* [Task directions]
The entries should be given again in full. Alter nothing.

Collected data
►
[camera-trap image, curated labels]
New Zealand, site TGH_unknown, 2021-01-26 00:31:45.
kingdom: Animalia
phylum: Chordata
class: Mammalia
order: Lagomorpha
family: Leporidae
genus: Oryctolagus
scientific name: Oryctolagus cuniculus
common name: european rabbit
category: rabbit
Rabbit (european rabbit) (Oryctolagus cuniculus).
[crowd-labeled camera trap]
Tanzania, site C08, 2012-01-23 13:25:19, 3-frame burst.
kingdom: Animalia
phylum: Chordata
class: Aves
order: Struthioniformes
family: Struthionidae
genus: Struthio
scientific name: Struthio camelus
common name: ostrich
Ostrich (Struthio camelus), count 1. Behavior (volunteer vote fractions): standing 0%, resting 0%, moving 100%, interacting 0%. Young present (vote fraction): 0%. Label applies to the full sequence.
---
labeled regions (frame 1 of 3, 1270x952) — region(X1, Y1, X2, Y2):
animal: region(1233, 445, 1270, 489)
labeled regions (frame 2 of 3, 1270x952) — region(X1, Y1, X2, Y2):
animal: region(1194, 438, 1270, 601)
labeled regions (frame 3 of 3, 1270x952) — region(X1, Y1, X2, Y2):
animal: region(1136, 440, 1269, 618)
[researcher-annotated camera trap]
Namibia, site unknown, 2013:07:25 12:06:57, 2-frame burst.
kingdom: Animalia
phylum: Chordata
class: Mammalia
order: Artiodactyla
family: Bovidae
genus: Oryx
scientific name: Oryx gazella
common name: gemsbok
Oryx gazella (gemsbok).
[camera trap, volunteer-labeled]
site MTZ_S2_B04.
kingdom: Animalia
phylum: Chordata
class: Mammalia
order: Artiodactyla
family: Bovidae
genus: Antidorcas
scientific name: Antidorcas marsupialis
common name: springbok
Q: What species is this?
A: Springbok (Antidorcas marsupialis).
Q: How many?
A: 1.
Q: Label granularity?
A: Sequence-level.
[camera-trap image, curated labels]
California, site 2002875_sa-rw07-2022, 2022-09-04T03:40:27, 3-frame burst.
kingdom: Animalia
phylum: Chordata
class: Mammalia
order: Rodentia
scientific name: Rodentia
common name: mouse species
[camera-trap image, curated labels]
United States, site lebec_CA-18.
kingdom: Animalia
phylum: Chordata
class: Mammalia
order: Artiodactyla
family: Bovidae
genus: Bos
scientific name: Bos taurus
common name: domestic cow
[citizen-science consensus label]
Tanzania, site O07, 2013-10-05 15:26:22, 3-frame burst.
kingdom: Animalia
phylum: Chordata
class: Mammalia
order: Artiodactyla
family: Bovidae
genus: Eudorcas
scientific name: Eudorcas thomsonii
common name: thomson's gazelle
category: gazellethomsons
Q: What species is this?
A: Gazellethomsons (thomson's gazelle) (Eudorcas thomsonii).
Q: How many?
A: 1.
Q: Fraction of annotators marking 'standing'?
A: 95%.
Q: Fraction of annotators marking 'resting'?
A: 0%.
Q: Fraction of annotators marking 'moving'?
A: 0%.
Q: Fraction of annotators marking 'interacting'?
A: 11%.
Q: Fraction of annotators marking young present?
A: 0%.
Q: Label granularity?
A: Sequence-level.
◄
* [Response to the exercise]
[camera-trap image, curated labels]
New Zealand, site TGH_unknown, 2021-01-26 00:31:45.
kingdom: Animalia
phylum: Chordata
class: Mammalia
order: Lagomorpha
family: Leporidae
genus: Oryctolagus
scientific name: Oryctolagus cuniculus
common name: european rabbit
category: rabbit
Rabbit (european rabbit) (Oryctolagus cuniculus).
[crowd-labeled camera trap]
Tanzania, site C08, 2012-01-23 13:25:19, 3-frame burst.
kingdom: Animalia
phylum: Chordata
class: Aves
order: Struthioniformes
family: Struthionidae
genus: Struthio
scientific name: Struthio camelus
common name: ostrich
Ostrich (Struthio camelus), count 1. Behavior (volunteer vote fractions): standing 0%, resting 0%, moving 100%, interacting 0%. Young present (vote fraction): 0%. Label applies to the full sequence.
---
labeled regions (frame 1 of 3, 1270x952) — region(X1, Y1, X2, Y2):
animal: region(1233, 445, 1270, 489)
labeled regions (frame 2 of 3, 1270x952) — region(X1, Y1, X2, Y2):
animal: region(1194, 438, 1270, 601)
labeled regions (frame 3 of 3, 1270x952) — region(X1, Y1, X2, Y2):
animal: region(1136, 440, 1269, 618)
[researcher-annotated camera trap]
Namibia, site unknown, 2013:07:25 12:06:57, 2-frame burst.
kingdom: Animalia
phylum: Chordata
class: Mammalia
order: Artiodactyla
family: Bovidae
genus: Oryx
scientific name: Oryx gazella
common name: gemsbok
Oryx gazella (gemsbok).
[camera trap, volunteer-labeled]
site MTZ_S2_B04.
kingdom: Animalia
phylum: Chordata
class: Mammalia
order: Artiodactyla
family: Bovidae
genus: Antidorcas
scientific name: Antidorcas marsupialis
common name: springbok
Q: What species is this?
A: Springbok (Antidorcas marsupialis).
Q: How many?
A: 1.
Q: Label granularity?
A: Sequence-level.
[camera-trap image, curated labels]
California, site 2002875_sa-rw07-2022, 2022-09-04T03:40:27, 3-frame burst.
kingdom: Animalia
phylum: Chordata
class: Mammalia
order: Rodentia
scientific name: Rodentia
common name: mouse species
[camera-trap image, curated labels]
United States, site lebec_CA-18.
kingdom: Animalia
phylum: Chordata
class: Mammalia
order: Artiodactyla
family: Bovidae
genus: Bos
scientific name: Bos taurus
common name: domestic cow
[citizen-science consensus label]
Tanzania, site O07, 2013-10-05 15:26:22, 3-frame burst.
kingdom: Animalia
phylum: Chordata
class: Mammalia
order: Artiodactyla
family: Bovidae
genus: Eudorcas
scientific name: Eudorcas thomsonii
common name: thomson's gazelle
category: gazellethomsons
Q: What species is this?
A: Gazellethomsons (thomson's gazelle) (Eudorcas thomsonii).
Q: How many?
A: 1.
Q: Fraction of annotators marking 'standing'?
A: 95%.
Q: Fraction of annotators marking 'resting'?
A: 0%.
Q: Fraction of annotators marking 'moving'?
A: 0%.
Q: Fraction of annotators marking 'interacting'?
A: 11%.
Q: Fraction of annotators marking young present?
A: 0%.
Q: Label granularity?
A: Sequence-level.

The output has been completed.